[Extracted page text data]
"""
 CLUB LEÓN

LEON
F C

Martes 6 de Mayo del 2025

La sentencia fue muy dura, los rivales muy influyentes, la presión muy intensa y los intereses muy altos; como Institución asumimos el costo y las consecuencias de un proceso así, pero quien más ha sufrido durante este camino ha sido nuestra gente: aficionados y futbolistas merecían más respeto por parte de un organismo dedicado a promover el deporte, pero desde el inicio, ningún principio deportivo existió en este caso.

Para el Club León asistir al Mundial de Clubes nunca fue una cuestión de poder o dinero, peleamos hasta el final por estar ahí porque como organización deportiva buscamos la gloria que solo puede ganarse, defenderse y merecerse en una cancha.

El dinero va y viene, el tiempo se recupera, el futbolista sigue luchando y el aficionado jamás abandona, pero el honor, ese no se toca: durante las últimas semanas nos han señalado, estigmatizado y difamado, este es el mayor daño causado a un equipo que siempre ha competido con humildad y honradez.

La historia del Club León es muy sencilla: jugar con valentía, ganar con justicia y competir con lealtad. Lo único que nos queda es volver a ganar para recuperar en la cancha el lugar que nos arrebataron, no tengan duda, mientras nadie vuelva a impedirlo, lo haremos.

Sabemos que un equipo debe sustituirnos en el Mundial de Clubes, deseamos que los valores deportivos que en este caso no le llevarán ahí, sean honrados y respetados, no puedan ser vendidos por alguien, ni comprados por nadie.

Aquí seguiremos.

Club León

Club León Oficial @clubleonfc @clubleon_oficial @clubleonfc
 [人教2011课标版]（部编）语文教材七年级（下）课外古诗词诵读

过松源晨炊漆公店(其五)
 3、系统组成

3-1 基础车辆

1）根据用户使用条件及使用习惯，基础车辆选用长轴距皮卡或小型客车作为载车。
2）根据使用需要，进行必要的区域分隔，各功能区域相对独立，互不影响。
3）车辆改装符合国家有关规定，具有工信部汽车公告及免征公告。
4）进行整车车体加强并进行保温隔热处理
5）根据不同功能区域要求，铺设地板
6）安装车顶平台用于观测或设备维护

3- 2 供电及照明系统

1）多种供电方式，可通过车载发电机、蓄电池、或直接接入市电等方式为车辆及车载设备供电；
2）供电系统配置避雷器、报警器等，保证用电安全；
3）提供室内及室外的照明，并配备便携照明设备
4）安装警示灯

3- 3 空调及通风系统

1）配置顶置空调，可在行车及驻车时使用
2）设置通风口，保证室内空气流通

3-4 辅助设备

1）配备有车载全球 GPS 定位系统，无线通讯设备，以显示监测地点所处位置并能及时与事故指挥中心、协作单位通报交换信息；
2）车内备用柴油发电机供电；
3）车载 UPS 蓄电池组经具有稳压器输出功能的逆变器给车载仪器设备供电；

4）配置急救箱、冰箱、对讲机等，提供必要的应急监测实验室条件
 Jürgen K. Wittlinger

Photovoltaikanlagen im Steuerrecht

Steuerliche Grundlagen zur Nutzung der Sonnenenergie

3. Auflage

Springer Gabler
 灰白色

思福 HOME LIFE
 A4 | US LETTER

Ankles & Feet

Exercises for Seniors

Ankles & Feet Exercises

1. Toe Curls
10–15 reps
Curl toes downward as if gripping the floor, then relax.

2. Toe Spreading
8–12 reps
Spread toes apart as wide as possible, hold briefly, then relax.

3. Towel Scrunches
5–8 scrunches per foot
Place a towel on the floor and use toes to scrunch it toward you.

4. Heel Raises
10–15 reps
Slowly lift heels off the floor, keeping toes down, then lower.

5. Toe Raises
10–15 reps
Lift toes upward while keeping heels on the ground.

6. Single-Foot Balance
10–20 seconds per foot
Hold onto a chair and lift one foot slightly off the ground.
"""
What you should do =>
Your answer must hold the line containing "10–20 seconds per foot" and all lines after it in the entries above, exactly, and nothing else.

Answer for the task =>
10–20 seconds per foot
Hold onto a chair and lift one foot slightly off the ground.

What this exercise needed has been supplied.